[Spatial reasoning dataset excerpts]
+===+
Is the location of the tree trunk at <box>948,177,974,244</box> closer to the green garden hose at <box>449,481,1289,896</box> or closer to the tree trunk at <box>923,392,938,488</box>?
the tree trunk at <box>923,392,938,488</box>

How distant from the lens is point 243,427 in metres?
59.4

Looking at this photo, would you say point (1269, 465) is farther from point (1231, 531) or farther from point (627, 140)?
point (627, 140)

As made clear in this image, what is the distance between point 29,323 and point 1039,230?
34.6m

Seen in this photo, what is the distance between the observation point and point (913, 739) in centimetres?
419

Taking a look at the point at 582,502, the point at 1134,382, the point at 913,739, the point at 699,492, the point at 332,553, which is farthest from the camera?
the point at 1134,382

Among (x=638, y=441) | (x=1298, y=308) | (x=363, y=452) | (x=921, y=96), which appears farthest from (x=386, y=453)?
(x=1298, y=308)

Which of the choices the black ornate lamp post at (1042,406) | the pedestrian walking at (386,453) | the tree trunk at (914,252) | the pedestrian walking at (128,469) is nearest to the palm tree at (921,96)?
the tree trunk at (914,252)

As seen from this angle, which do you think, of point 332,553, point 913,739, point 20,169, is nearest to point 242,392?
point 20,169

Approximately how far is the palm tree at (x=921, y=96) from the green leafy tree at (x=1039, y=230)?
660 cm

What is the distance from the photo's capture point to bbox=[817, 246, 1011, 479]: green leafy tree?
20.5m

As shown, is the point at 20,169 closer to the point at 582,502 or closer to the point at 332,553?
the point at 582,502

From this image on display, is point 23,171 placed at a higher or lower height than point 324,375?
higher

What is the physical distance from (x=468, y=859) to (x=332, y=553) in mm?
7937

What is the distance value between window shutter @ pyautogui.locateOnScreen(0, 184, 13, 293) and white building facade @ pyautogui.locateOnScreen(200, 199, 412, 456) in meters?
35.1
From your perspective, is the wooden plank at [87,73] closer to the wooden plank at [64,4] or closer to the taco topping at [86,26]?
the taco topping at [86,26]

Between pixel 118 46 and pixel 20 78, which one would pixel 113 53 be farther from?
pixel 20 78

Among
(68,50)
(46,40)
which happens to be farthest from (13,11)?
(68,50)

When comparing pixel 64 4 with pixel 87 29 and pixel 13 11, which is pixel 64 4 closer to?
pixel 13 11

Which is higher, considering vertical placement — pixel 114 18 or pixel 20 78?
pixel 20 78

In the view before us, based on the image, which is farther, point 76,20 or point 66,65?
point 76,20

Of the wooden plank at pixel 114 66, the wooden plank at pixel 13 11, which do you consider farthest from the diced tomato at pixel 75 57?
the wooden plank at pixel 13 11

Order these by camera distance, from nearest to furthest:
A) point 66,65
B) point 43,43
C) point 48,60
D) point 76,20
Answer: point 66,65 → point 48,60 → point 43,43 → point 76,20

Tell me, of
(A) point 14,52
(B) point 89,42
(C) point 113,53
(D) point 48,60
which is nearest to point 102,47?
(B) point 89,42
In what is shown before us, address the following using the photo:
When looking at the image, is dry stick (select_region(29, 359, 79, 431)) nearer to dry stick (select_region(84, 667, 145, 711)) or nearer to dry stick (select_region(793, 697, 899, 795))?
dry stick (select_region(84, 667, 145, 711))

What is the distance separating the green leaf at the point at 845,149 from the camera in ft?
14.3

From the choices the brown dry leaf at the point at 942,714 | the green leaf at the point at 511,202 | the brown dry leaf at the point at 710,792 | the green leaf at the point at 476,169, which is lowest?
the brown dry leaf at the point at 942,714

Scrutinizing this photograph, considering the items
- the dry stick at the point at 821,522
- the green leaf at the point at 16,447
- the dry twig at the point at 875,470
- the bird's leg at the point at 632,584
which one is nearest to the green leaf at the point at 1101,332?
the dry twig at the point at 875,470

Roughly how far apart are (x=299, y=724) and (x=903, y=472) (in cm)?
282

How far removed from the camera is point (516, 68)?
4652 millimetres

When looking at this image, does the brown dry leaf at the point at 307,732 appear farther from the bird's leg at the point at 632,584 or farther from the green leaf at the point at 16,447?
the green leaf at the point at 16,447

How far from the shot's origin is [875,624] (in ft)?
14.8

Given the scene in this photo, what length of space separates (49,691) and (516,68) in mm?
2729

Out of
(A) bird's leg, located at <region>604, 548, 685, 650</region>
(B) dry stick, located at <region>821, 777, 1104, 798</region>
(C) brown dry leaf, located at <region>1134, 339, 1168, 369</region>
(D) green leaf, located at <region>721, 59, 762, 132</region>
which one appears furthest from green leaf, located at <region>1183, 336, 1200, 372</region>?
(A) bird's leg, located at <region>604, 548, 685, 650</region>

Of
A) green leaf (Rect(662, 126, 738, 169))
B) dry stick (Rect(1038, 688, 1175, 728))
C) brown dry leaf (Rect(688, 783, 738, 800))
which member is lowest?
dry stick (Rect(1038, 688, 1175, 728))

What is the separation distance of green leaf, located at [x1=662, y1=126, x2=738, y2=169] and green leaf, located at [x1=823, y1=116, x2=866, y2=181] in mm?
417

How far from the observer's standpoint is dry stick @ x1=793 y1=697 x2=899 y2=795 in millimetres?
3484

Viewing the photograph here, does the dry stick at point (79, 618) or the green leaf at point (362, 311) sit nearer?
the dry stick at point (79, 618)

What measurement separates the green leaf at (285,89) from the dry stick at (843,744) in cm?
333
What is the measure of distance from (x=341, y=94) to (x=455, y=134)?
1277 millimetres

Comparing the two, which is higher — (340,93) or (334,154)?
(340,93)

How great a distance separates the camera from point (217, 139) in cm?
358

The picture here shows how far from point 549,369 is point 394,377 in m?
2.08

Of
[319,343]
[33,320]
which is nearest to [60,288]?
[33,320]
+===+
## GIVEN PROBLEM
Reproduce verbatim the rows from the line containing "How great a" through the final row, inclusive of both ends.

## PROBLEM SOLUTION
How great a distance separates the camera from point (217, 139) in cm?
358

The picture here shows how far from point 549,369 is point 394,377 in m?
2.08

Of
[319,343]
[33,320]
which is nearest to [60,288]?
[33,320]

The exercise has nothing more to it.